Negli Atti degli Apostoli la narrazione della sua passione è modellata su quella di Cristo. San
Fulgenzio di Ruspe mette in evidenza il rapporto tra Cristo e santo Stefano con queste parole:
«Ieri abbiamo celebrato la nascita nel tempo del nostro Re eterno, oggi celebriamo la passione
trionfale del soldato. Ieri infatti il nostro Re, rivestito della nostra carne e uscendo dal seno della
Vergine, si è degnato di visitare il mondo; oggi il soldato uscendo dalla tenda del corpo, è entrato
trionfante nel cielo»1.
L’identità dei “comites Christi”
Non vi è divisione tra Cristo e i suoi discepoli. Fin dall’inizio del suo ministero, Gesù sceglie
coloro che lo accompagneranno durante la vita terrena e continueranno la sua missione dopo la
sua risurrezione dai morti: «Ne costituì dodici perché stessero con lui e anche per mandarli a
predicare e perché avessero il potere di scacciare i demoni» (Mc 3,14-15). L’identità degli apostoli
è caratterizzata dal loro “stare con Gesù” e “rimanere in Gesù”2. Il verbo “rimanere” indica non
solo un riferimento biografico-spaziale o un richiamo agli incontri di Gesù con i discepoli (cfr. Gv
1,38-39) e i samaritani (cfr. Gv 4,40-42), ma rappresenta una vera “formula di immanenza”. Gli
apostoli sono invitati a dimorare in Cristo e a rimanere nella sua parola e nel suo amore. D’altra
parte, il rapporto di Gesù con i discepoli è strettamente legato a quello che egli intrattiene con il
Padre. I “compagni di Gesù” sono coloro che, “rimanendo nel Figlio”, entrano in comunione con il
Padre. Messi a parte dei segreti che intercorrono tra il Padre e il Figlio, i discepoli sono inviati ad
annunciare agli altri quanto hanno conosciuto e sperimentato.
Questo paradigma evangelico circa l’identità dei “compagni di Gesù” rappresenta il
modello di riferimento a cui si sono ispirati tutti i movimenti di riforma nella Chiesa. A tal
proposito, basta richiamare due esempi illustri: i compagni di san Francesco e i quelli di
sant’Ignazio di Loyola.
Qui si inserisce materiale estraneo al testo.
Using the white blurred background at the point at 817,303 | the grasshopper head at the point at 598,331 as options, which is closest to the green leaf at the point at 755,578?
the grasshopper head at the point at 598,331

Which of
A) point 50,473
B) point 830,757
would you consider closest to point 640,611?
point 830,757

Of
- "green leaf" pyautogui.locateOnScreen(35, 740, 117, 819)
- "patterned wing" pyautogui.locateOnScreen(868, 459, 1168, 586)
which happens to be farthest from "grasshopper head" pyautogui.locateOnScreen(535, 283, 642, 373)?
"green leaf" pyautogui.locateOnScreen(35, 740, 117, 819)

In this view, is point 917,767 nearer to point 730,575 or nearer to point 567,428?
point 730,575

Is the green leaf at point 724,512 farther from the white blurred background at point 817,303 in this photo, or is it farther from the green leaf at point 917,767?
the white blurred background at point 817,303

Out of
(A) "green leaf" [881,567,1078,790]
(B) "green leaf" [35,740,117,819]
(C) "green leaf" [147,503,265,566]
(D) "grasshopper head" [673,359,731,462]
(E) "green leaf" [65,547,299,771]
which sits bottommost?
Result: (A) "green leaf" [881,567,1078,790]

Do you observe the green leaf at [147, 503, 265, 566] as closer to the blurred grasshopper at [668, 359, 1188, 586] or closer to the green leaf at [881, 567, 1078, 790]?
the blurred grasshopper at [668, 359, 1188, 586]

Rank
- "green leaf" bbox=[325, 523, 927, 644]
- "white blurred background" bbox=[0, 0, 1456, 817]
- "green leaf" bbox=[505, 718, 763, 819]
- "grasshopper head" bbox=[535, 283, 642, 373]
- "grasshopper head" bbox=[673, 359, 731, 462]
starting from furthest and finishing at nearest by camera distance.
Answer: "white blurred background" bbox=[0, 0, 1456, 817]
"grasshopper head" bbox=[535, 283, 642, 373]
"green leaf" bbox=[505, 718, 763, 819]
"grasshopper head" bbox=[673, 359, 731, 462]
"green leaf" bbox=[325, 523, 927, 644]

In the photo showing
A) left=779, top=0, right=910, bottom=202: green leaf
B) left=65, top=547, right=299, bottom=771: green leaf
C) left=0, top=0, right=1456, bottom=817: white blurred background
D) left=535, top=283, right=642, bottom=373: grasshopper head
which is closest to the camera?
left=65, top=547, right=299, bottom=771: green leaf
Nella splendida pagina iniziale dei Fioretti, l’autore scrive: «Il glorioso
messere santo Francesco in tutti gli atti della vita sua fu conforme a Cristo benedetto: ché come
Cristo nel principio della sua predicazione elesse dodici Apostoli, a dispregiare ogni cosa mondana,
a seguitare lui in povertà, e nell’altre virtù; così santo Francesco elesse dal principio per
fondamento dell’Ordine dodici compagni, possessori dell’altissima povertà. ».
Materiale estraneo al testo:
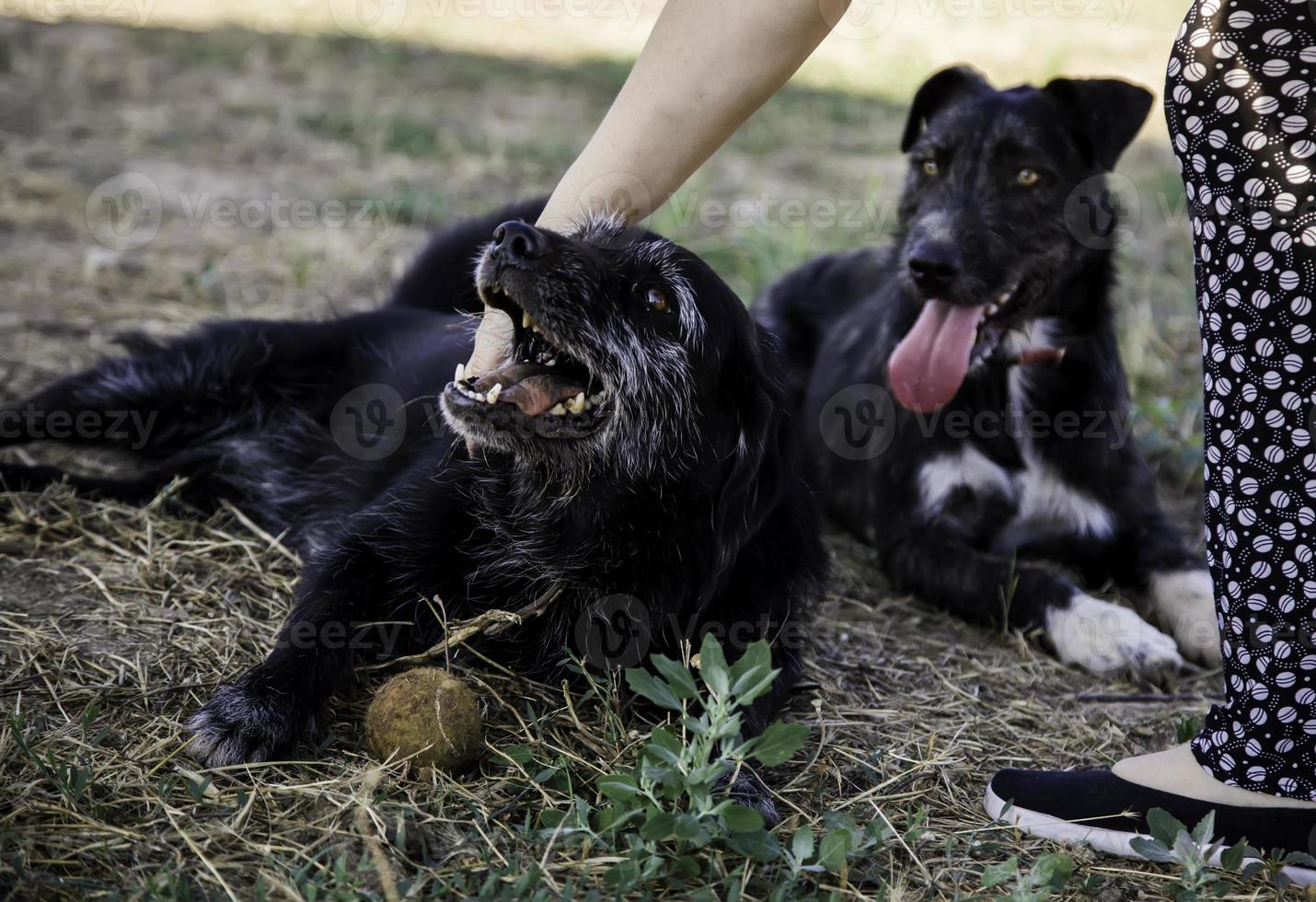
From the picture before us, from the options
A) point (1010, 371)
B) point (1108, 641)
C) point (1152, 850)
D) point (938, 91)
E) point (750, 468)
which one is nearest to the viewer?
point (1152, 850)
Anche il movimento spirituale fondato da sant’Ignazio di Loyola si conforma a questo
modello. Nella sua autobiografia egli scrive che mentre studiava a Parigi si formò attorno a lui un
gruppo di “amici del Signore”. A chi avesse chiesto loro di quale Ordine religioso fossero,
avrebbero risposto di far parte della “compagnia di Gesù”, di essere cioè un gruppo il cui capo era
Gesù. Così Pietro Favre ricorda quel periodo: «Vivevamo sempre insieme, condividendo la camera,
* Omelia nella Messa per l’Ordinazione diaconale di Andrea Malagnino e Biagio Errico, Cattedrale, Ugento 26
dicembre 2013
1 Fulgenzio di Ruspe, Disc. 3, 1.
2 Il verbo rimanere (μένειν) s’incontra 118 volte nel Nuovo Testamento, di cui soltanto 12 nei Vangeli sinottici, 17 in
Paolo e ben 67 nel Vangelo e nelle Lettere di Giovanni. Il termine appare il più delle volte (43 dei 67 casi)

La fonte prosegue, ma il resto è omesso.